Обернувшись к Насте, он всмотрелся в дорогое лицо. Юная гречанка была само совершенство: чёрные глаза, наполненные слезами, пальчики прижаты к розовым губам, нежное запястье... Годы лишь усилили её красоту; девочка-подросток исчезла; все черты стали мягче, одухотворённее; да и вряд ли на земле можно встретить что-либо прекраснее, чем шестнадцатилетняя любящая женщина, да ещё в минуту встречи со своим обожаемым!

Милонег, взволнованный, восхищенный, сделал шаг вперёд и упал перед ней на колени. Взял её за левую руку, голову склонил и уткнул лицо в мягкую ладонь. Ощутил кольцо, посмотрел: да, то самое, из Переяславца, его! И сказал сквозь слёзы:

— У меня такое же. Видишь?

Опустившись перед ним на колени, Настенька прижала руку Милонега к груди. И произнесла:

— Мы с тобой ими обручились... Перед Господом нашим Богом... Ныне, присно и во веки веков!

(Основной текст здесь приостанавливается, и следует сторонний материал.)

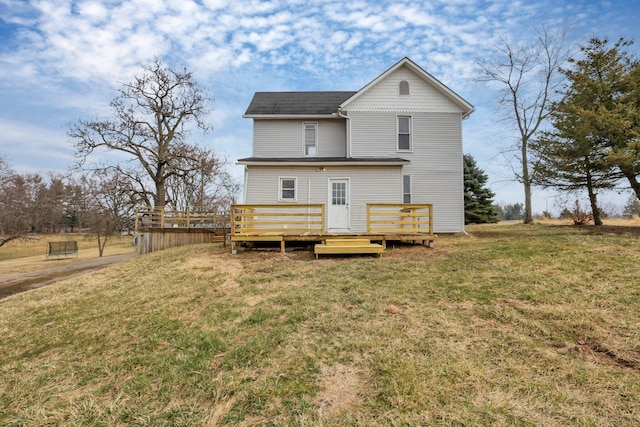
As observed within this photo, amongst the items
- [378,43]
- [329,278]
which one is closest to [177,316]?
[329,278]

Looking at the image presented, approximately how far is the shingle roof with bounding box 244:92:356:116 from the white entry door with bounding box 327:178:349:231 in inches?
165

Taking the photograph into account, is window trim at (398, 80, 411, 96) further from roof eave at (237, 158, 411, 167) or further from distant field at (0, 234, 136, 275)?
distant field at (0, 234, 136, 275)

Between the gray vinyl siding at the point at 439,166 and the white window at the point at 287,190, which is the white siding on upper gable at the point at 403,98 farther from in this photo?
the white window at the point at 287,190

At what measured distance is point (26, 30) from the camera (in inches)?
474

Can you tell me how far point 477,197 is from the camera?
2494cm

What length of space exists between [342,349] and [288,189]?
980 centimetres

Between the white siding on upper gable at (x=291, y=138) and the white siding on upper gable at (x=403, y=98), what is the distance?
154cm

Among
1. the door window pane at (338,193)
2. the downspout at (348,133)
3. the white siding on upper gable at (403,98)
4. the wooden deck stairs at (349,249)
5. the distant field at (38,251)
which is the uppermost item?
the white siding on upper gable at (403,98)

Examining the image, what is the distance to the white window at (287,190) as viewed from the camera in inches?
508

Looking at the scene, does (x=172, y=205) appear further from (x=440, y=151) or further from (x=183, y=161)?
(x=440, y=151)

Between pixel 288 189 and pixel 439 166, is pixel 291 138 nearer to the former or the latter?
pixel 288 189

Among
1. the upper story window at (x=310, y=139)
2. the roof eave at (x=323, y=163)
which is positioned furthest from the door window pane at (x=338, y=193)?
the upper story window at (x=310, y=139)

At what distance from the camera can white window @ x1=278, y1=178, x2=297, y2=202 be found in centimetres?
1291

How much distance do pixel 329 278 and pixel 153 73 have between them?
23.6 meters
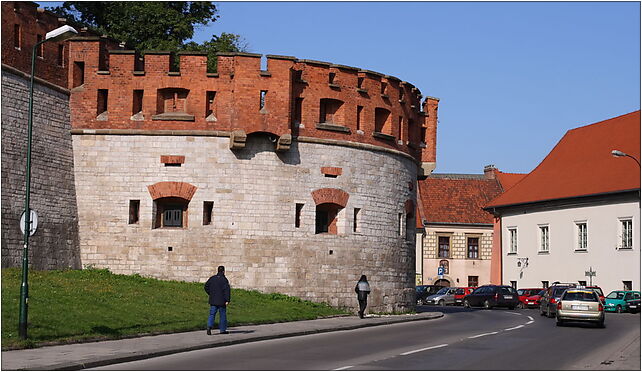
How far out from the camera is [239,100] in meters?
34.4

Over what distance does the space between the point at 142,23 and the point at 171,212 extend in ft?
58.2

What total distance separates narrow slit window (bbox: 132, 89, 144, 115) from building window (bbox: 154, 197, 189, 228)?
10.9ft

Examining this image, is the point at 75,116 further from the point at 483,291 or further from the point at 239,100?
the point at 483,291

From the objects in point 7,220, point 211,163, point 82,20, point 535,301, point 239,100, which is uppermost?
point 82,20

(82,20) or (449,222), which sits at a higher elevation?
(82,20)

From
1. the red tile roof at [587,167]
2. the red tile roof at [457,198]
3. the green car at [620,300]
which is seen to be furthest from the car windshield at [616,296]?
the red tile roof at [457,198]

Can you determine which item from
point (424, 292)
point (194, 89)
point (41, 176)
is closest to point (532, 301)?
point (424, 292)

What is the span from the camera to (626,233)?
56.8 m

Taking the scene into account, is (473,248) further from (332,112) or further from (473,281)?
(332,112)

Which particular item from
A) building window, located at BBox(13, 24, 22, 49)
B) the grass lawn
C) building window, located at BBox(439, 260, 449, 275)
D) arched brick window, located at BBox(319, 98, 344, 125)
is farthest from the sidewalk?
building window, located at BBox(439, 260, 449, 275)

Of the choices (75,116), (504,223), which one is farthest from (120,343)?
(504,223)

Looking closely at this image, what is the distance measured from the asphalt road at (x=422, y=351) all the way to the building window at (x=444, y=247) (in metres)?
49.5

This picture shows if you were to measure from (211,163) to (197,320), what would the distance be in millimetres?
9268

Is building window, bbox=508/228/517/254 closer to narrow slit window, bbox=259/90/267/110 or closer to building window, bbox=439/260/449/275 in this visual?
building window, bbox=439/260/449/275
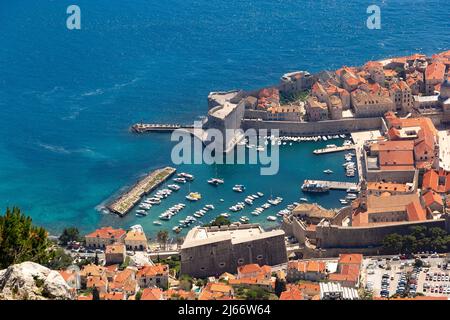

Он поцеловал её руку, а она — его. Он проговорил:

— Я люблю тебя.

И она ответила:

— А моя любовь — больше, чем любовь. Это — агапэ.

— И моя — тоже агапэ...

Он коснулся её губ — нежно, ласково. Поцеловал. А потом — в складку возле носа. В тень, которую отбрасывали ресницы на щёку. В сомкнутые веки. И опять спустился к её тубам — начал целовать крепче, жарче, и она ответила. Оба растворились в поцелуе — восхитительном, как весенний гром.